PASSAGE GIVEN

=====

The Arcade1Up Teenage Mutant Ninja Turtle Arcade: A Return to Childhood

Rating: 8/10 ?
  • 1 - Absolute Hot Garbage
  • 2 - Sorta Lukewarm Garbage
  • 3 - Strongly Flawed Design
  • 4 - Some Pros, Lots Of Cons
  • 5 - Acceptably Imperfect
  • 6 - Good Enough to Buy On Sale
  • 7 - Great, But Not Best-In-Class
  • 8 - Fantastic, with Some Footnotes
  • 9 - Shut Up And Take My Money
  • 10 - Absolute Design Nirvana
Price: $349
The Teenage Mutant Ninja Turtle Arcade control deck and the logo on the screen.
Josh Hendrickson

I was born in the early ’80s and spent way too much time doing two things: watching Teenage Mutant Ninja Turtles and playing the arcade game based on the show. Now, Arcade1Up wants to sell you a replica. I bought one and love playing it.

Here's What We Like

  • Accurate replica
  • Good speakers
  • Easy to build

And What We Don't

  • Different theme song
  • Loose joysticks
  • Somewhat expensive

If you’ve never played the Teenage Mutant Ninja Turtles (TMNT ) arcade game, I weep for you, but not because it changed the face of arcades or introduced new concepts. Technically, it’s incredibly basic and simple (as most games were at the time), even down to the storyline. Shredder kidnaps April O’Neil, and it’s up to the Turtles to rescue her.

When I was young, TMNT was a shared experience. It was about playing with friends and family, who also loved the Turtles. The arcade came out in 1989 when the original animated series was incredibly popular. For a while, you could find it everywhere (sometimes, I would see it in a game store all by itself).

=====

COLLECTED MATERIAL
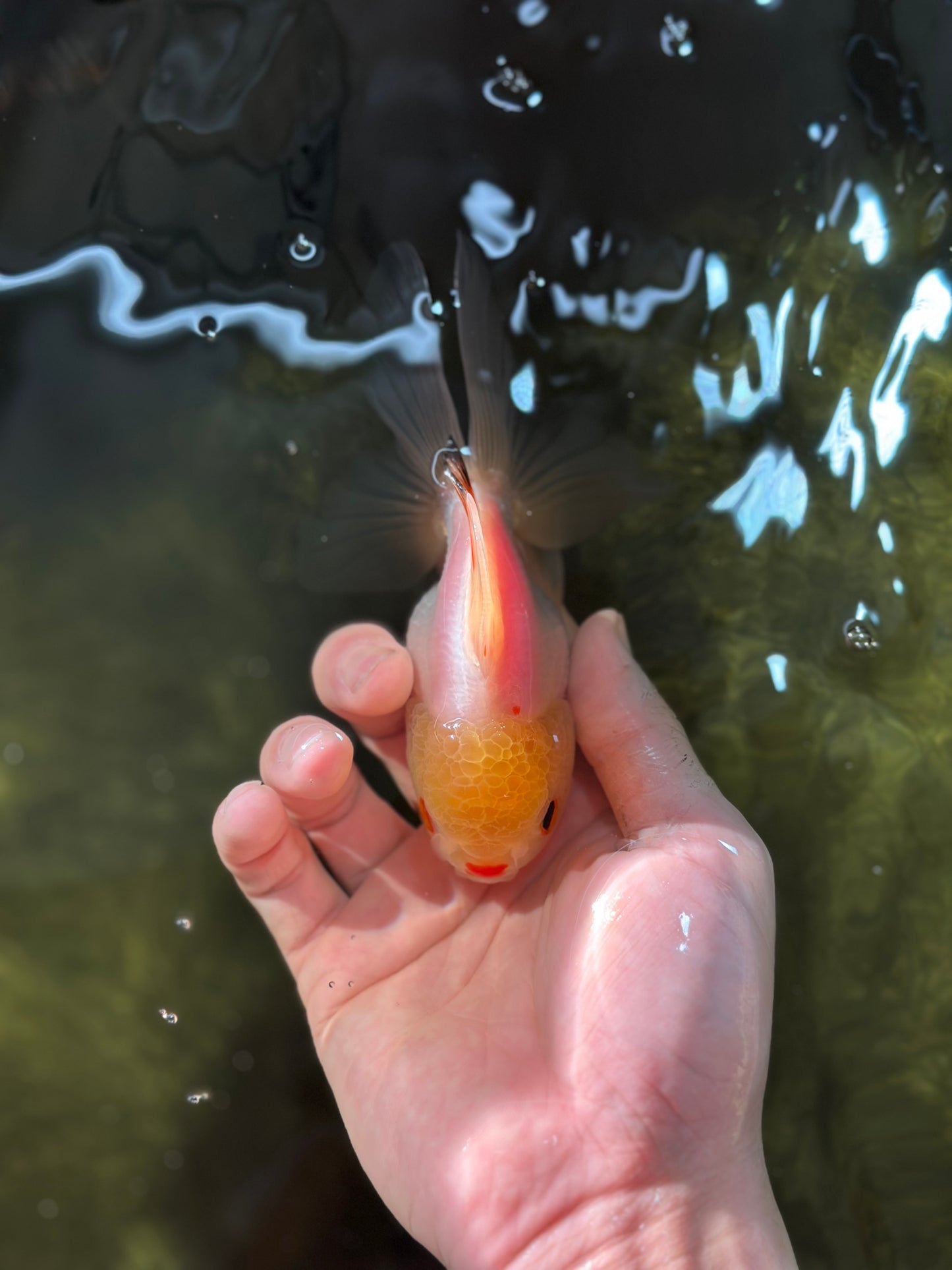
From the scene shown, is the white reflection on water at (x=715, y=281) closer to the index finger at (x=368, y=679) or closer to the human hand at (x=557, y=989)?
the human hand at (x=557, y=989)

=====

TASK DESCRIPTION
Reproduce the Arcade1Up Teenage Mutant Ninja Turtles review above in full, word for word.

ANSWER TO THIS TASK
The Arcade1Up Teenage Mutant Ninja Turtle Arcade: A Return to Childhood

Rating: 8/10 ?
  • 1 - Absolute Hot Garbage
  • 2 - Sorta Lukewarm Garbage
  • 3 - Strongly Flawed Design
  • 4 - Some Pros, Lots Of Cons
  • 5 - Acceptably Imperfect
  • 6 - Good Enough to Buy On Sale
  • 7 - Great, But Not Best-In-Class
  • 8 - Fantastic, with Some Footnotes
  • 9 - Shut Up And Take My Money
  • 10 - Absolute Design Nirvana
Price: $349
The Teenage Mutant Ninja Turtle Arcade control deck and the logo on the screen.
Josh Hendrickson

I was born in the early ’80s and spent way too much time doing two things: watching Teenage Mutant Ninja Turtles and playing the arcade game based on the show. Now, Arcade1Up wants to sell you a replica. I bought one and love playing it.

Here's What We Like

  • Accurate replica
  • Good speakers
  • Easy to build

And What We Don't

  • Different theme song
  • Loose joysticks
  • Somewhat expensive

If you’ve never played the Teenage Mutant Ninja Turtles (TMNT ) arcade game, I weep for you, but not because it changed the face of arcades or introduced new concepts. Technically, it’s incredibly basic and simple (as most games were at the time), even down to the storyline. Shredder kidnaps April O’Neil, and it’s up to the Turtles to rescue her.

When I was young, TMNT was a shared experience. It was about playing with friends and family, who also loved the Turtles. The arcade came out in 1989 when the original animated series was incredibly popular. For a while, you could find it everywhere (sometimes, I would see it in a game store all by itself).